"...encourages and facilitates basic and applied research for the purpose of the creation and dissemination of knowledge vital for continued human, scientific, technological and economic advancement..."
Terrible news yesterday for New York State's academic freedom, public education, subject matter expertise, informed public policy, and a clear-minded approach to objective reality: Brass at the SUNY University at Buffalo have reacted to howls of emotional protest, growing out of the fracking question, by yanking the rug out from under its nascent Shale Resources and Society Institute.
Probably no one but me statewide will say so, but this act is the modern-day American equivalent of the Vatican putting the screws to Galileo.
It is not so much the burning of witches, as it is — in parallel with the treatment throughout most of 2011 of New York State Geologist Dr. Langhorne "Taury" Smith — the muzzling of legitimate expertise.

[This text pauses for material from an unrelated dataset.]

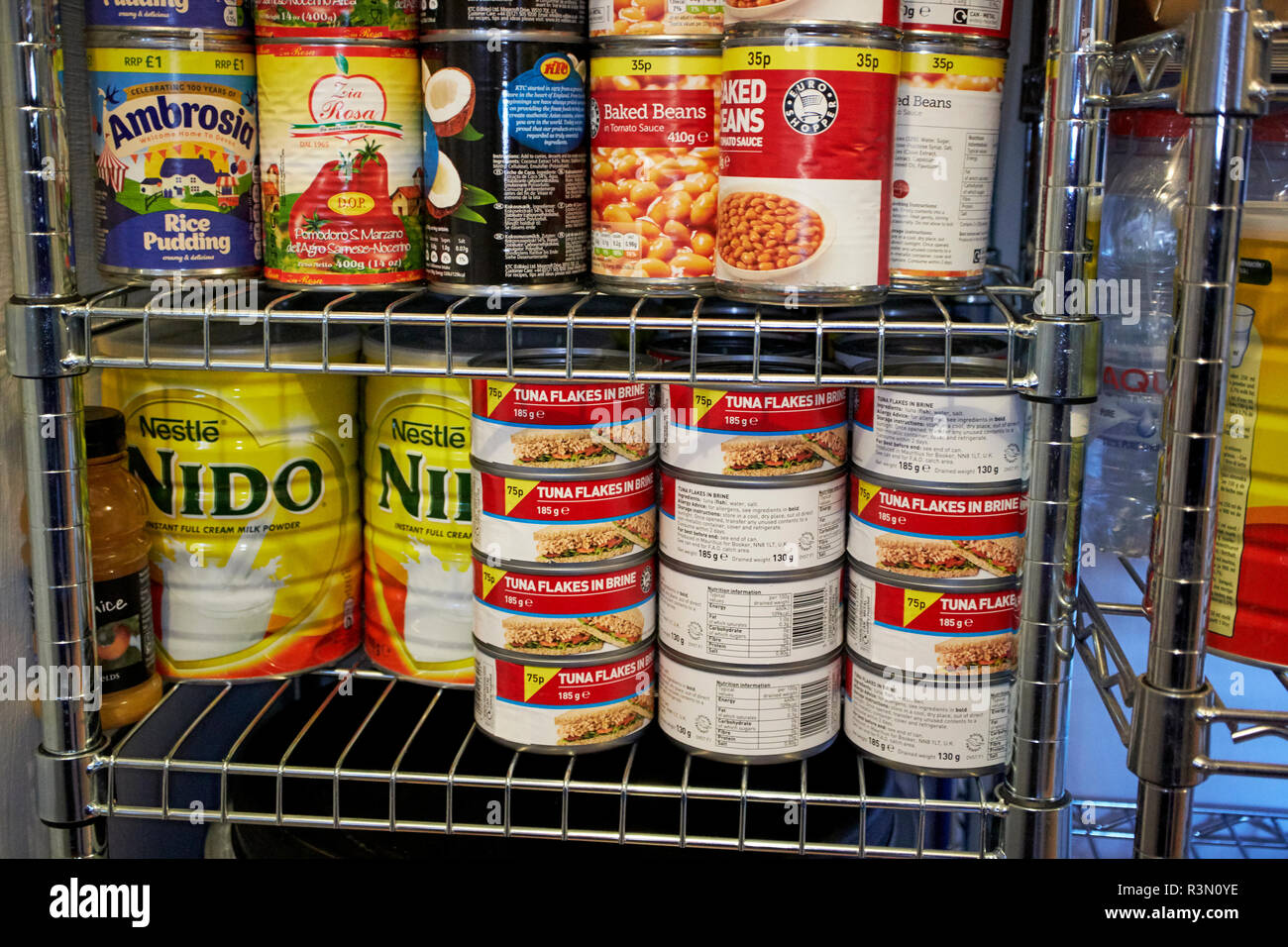 canned goods powdered milk stored in case of brexit emergency - Stock Image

It is a retreat from what is known and knowable, and an embrace instead of fear, feeling, and simply not wanting to know. In this sort of Modern Dark Age, New York's educational institutions have flinched from their job of meaningfully informing the public, and training future expertise, with all that is necessary and proper for running and revising a modern society.
SUNY has effectively said — screw the mission of our founding and our purpose — we just don't want to get into it. We are too afraid to get involved in any balanced way in the modern era of exploitation of oil and gas resources. There is public controversy here, and most of the press seems bad, and so we flee from all that.
It might be a little late to be bringing this up, but, in New York State, "The Man" — that is, "The Powers That Be," or "The Establishment" — no longer seeks to value or balance development and enterprise with science, regulation, or wisdom.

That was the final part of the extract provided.